Ils se connaissaient depuis le lycée, réunis par un isolement commun. Aucun des deux ne criait ou ne parlait trop fort. Ils aimaient se réfugier dans les bibliothèques ou dans les petits parcs peu fréquentés et n'éprouvaient guère le besoin de sortir tard le soir pour ne rentrer qu'au petit matin, ivres de fatigue. Chacun avait trouvé en l'autre une sorte de réflexion de sa propre personne et de ses goûts, si bien qu'ils avaient, inopinément, commencé à se trouver aux mêmes endroits, au même moment et avaient naturellement sympathisé...

« Tu savais qu'ils vont exposer les tableaux de Luz cet été ? Lâcha soudain Wael alors qu'ils dépassaient une librairie.

- Vraiment ? T'es sûr ?

- La Grande Galerie l'a annoncé sur son site... J'imagine que ça doit être officiel.

- Mais il a fait polémique récemment, non ? Ils ont comme même eu l'autorisation ? »

Wael haussa les épaules.

« C'était ses toiles sur les Ogres qui avaient fait parler d'elles, continuait Jack pensif, trop violentes selon notre bon gouvernement...

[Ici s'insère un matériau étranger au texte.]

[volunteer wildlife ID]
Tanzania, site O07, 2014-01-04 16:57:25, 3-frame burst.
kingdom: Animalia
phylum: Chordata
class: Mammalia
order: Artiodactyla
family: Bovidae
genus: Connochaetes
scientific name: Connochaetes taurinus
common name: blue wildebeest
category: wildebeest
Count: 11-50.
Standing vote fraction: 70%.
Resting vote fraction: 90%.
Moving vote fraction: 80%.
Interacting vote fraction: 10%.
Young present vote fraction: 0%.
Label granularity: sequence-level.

- D'après l'article, il y aura tout son travail des trois dernières années alors ils ont dû dépasser ça... En même temps, c'est un peu ridicule, c'est que de la peinture... Mais les Ogres, c'est un sujet sensible...

- D'ailleurs, j'ai entendu dire que des cours pour les reconnaître vont être intégrés aux programmes scolaires d'ici un an ou deux.

- Et comment on reconnaît un Ogre ? Questionna Wael faussement soucieux.

- Ils ont le regard vide et la peau très pâle, tellement qu'on peut voir les veines, déclama Jack d'une voix monotone et sentencieuse, ils marchent très lentement en pliant les genoux pour mieux te sauter dessus quand tu passes à leur portée...

- Charmant...

- Ils empestent aussi le sang. Il paraît qu'ils en sont tellement souvent recouverts qu'il en reste toujours sur eux... Il paraît aussi qu'ils peuvent flairer leur proie à l'autre bout de la ville !

- « Il paraît » beaucoup de choses, releva Wael avec un sourire moqueur, c'est précis chez-toi... Je me sens nettement plus en sécurité maintenant...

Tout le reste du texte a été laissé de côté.